Copy out the records from the line containing "How far from the observer's" through the line containing "448 centimetres", shifting every number in the answers (the distances and the point coordinates) up by 102 and keeping all other lines as they are. Leave the pictures out.

#### LISTED ENTRIES
────────
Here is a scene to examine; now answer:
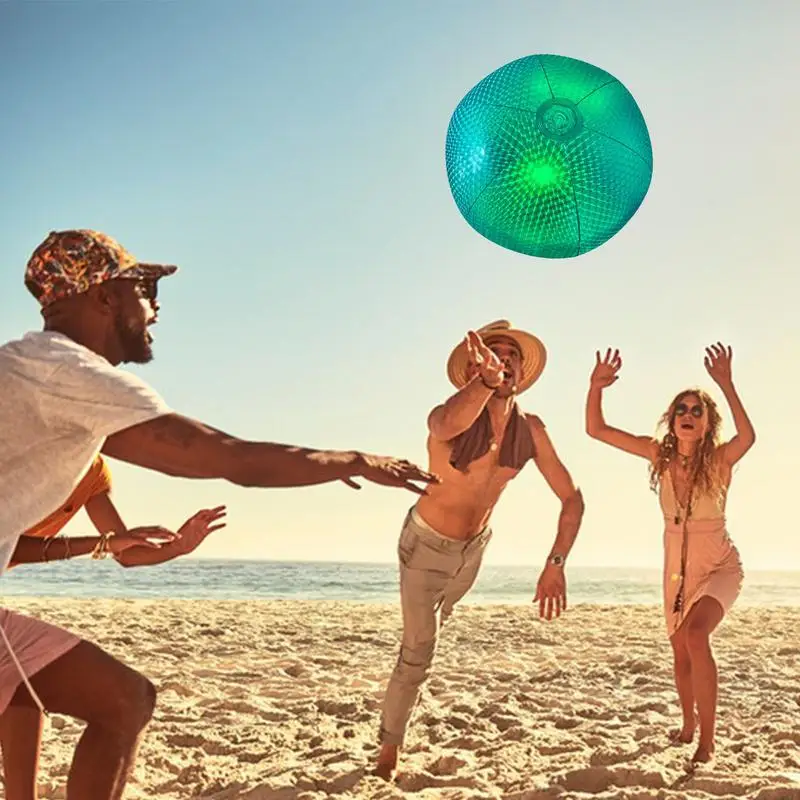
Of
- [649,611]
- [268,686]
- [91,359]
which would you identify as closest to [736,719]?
[268,686]

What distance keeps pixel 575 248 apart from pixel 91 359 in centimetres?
316

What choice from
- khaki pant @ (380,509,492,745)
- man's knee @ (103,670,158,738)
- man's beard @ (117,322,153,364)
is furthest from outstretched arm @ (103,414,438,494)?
khaki pant @ (380,509,492,745)

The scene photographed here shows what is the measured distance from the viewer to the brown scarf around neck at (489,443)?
4.71 metres

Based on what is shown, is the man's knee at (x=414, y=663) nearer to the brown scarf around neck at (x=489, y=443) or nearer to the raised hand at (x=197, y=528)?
the brown scarf around neck at (x=489, y=443)

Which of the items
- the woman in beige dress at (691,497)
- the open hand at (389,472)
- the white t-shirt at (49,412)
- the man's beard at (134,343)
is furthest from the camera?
the woman in beige dress at (691,497)

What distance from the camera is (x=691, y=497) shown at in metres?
5.51

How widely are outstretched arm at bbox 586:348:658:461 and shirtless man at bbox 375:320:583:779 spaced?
1057 millimetres

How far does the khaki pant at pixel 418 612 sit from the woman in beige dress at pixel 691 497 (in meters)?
1.43

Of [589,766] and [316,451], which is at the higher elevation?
[316,451]

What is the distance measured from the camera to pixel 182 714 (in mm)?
5922

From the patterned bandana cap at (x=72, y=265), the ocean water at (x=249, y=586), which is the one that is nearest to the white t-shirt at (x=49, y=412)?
the patterned bandana cap at (x=72, y=265)

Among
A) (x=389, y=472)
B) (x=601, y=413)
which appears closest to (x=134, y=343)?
(x=389, y=472)

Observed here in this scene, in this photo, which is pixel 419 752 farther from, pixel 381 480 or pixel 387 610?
pixel 387 610

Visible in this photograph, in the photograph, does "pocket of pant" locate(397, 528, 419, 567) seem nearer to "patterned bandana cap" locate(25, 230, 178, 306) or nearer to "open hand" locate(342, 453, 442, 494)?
"open hand" locate(342, 453, 442, 494)
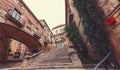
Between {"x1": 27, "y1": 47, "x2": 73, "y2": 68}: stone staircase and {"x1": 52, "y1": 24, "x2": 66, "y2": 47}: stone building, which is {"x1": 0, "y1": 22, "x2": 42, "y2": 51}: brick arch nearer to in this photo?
{"x1": 27, "y1": 47, "x2": 73, "y2": 68}: stone staircase

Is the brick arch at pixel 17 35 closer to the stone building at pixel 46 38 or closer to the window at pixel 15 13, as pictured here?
the window at pixel 15 13

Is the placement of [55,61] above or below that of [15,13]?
below

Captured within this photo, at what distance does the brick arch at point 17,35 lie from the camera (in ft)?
38.0

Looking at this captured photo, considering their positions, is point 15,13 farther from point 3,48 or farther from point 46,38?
point 46,38

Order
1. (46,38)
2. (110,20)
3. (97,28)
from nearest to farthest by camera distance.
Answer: (110,20), (97,28), (46,38)

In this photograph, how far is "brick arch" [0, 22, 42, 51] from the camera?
11567 mm

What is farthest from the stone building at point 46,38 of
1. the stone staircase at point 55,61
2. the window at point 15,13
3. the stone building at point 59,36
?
the stone staircase at point 55,61

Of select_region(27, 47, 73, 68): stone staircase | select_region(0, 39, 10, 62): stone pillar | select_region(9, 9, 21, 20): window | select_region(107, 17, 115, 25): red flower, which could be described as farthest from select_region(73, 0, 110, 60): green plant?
select_region(0, 39, 10, 62): stone pillar

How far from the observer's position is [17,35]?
1340cm

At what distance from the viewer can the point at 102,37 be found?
6039 millimetres

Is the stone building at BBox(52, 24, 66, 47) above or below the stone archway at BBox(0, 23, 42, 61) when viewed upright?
above

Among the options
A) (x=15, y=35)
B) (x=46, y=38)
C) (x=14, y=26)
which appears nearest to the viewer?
(x=14, y=26)

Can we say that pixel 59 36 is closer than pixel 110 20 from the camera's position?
No

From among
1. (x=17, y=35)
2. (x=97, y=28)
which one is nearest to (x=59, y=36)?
(x=17, y=35)
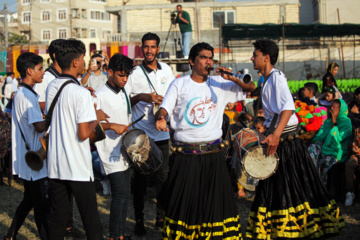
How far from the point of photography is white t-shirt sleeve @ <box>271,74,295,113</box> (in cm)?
445

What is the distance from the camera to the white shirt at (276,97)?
448 centimetres

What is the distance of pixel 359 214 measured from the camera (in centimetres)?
632

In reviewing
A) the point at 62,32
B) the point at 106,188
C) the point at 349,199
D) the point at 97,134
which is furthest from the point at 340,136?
the point at 62,32

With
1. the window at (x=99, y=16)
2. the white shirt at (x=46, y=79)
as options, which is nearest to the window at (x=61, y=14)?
the window at (x=99, y=16)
────────
#### OUTPUT OF THE TASK
How far from the observer's position is [17,35]?
1442cm

At what distance from the viewer can the point at 102,37 be found?
6141 millimetres

Is the stone building at BBox(52, 24, 66, 47) above or below the stone archway at BBox(0, 23, 42, 61) when viewed upright?
above

Among the options
A) (x=15, y=35)
B) (x=46, y=38)
C) (x=14, y=26)
which appears nearest to the viewer?
(x=116, y=128)

Can we say that pixel 59 36 is closer than pixel 110 20 from the camera's position?
No

From among
1. (x=17, y=35)
2. (x=97, y=28)
which one is nearest to (x=59, y=36)?
(x=119, y=137)
How far from the point of photography is white t-shirt sleeve @ <box>271,74,295,113</box> (in cm)?
547

What is the distance from the camera to the white shirt at (276,97)?
550 centimetres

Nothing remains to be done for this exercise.